Na razie koncentruje się na restrukturyzacji instytucji, która ma promować nasz kraj, czyli nadzoruje realizację rządowych pomysłów, krytykowanych zresztą przez opozycję za ich tymczasowość - połączenie Polskiej Agencji Informacyjnej z Państwową Agencją Inwestycji Zagranicznych. Połączenia na chwilę, ponieważ docelowo z tej fuzji ma się wyłonić rządowa agencja Propolonia.

Szejna zachwala, jak poprawi się skuteczność tej instytucji, chociażby dlatego, że będzie miała za granicą swoje przyczółki ekonomiczo-handlowe.

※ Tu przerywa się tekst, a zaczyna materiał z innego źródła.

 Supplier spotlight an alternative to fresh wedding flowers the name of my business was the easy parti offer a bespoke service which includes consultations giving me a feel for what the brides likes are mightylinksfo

Wszystko po to by zmienić filozofię przyciągania inwestorów z pasywnej na agresywną.

To nie jest czekanie a tak naprawdę działalność, którą możemy zaobserwować. Dotąd to była działalność wyczekiwania aż przebędzie inwestor i wtedy zaczynamy z nim rozmawiać. Oczywiście nie dało się tego inaczej zrobić, skoro agencja nie miała nawet swoich przedstawicieli za granicą. Tam już powinien być pierwszy kontakt niejednokrotnie, kiedy zdobywamy informację o tym, że jakaś firma planuje inwestycje - mówi Szejna.

W to agresywne podejście mają się też wpisywać zabiegi agencji o pozyskiwanie nie tylko inwestorów strategicznych, ale także małych i średnich przedsiębiorstw. W ten proces, powinna się zdaniem Szejny, bardziej dynamicznie włączyć także nasza dyplomacja.

Priorytetem ma być stworzenie przyjaznego klimatu dla kapitału także krajowego i to przede wszystkim na poziomie samorządu terytorialnego. To wszystko na nic się zda jeśli nie będzie jasnych reguł gry – ocenia Bogdan Wyżnikiewicz z Instytutu Badań nad Gospodarką Rynkową.

Tymczasem naszą specyfiką jest częsta wymiana ministrów, z których każdy przychodzi ze swoją własną nowatorską koncepcją a to nie sprzyja stabilności przepisów.

Wyżnikiewicz dodaje, że przyjaznego klimatu nie da się zbudować nie dotrzymując umów. Przywołuje tu umowę z Eureko, która choć podpisana wciąż nie jest respektowana.